DEAR FRIAR RICK: My wife and I are increasingly worried about our daughter’s family. She is married to a reliable, hard-working man, and they have three small children. My son-in-law, however, is very often away for work, and when he is in town, he often arrives home late, so, despite being very affectionate with his children, he rarely sees them. Often, when he is home, we see him working on the computer.
Our daughter is becoming increasingly concerned by this situation and complains about feeling lonely. We feel that their marriage is deteriorating.
We would like to talk to him about the situation, but we would not like to intrude on their relationship. But it’s hard for us too witness this marriage disintegrating while doing nothing about it.
It is indeed hard to watch as our loved ones suffer. Whether it is the suffering of illness, the complexity of family life or the challenges of making ends meet; it is awful to feel powerless. What you are describing is the reality that so many parents have shared with me over the years. You are not alone, and you are not entirely helpless.

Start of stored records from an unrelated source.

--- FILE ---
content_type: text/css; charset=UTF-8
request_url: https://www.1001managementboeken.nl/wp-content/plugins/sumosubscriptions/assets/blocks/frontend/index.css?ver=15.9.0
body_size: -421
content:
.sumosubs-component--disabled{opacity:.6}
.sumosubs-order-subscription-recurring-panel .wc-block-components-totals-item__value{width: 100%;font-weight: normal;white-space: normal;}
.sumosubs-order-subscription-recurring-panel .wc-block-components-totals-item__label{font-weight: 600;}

What makes your daughter’s situation especially challenging is that your son-in-law may not realize what is happening in his family. But let me be very clear; it is not your place to intervene by speaking to your son-in-law. This is something your daughter must do. Otherwise you risk damaging their relationship or yours with them.
Part of what is happening in your daughter’s family is a result of sociological and technological changes which are affecting everyone. Families have changed where both parents often work outside the home. Technology has made it so that employees are always accessible, and in fact expected to answer emails and text messages from home. Work hours and the boundaries between work and home have become blurred. Finally, social media have changed the manner in which we spend our free time. It is not unusual to see family members sitting together in a living room, each one glued to their own mobile devices. These changes are not necessarily bad. However we need to learn how to manage them; rejecting what is harmful and embracing what brings life.
Your role might be to encourage your daughter to confide in her husband. The key here is not to complain. It sounds like her husband is working hard. He should be praised. The way forward is for them to evaluate together if the efforts they are making are producing the kind of marriage and family life which they seek.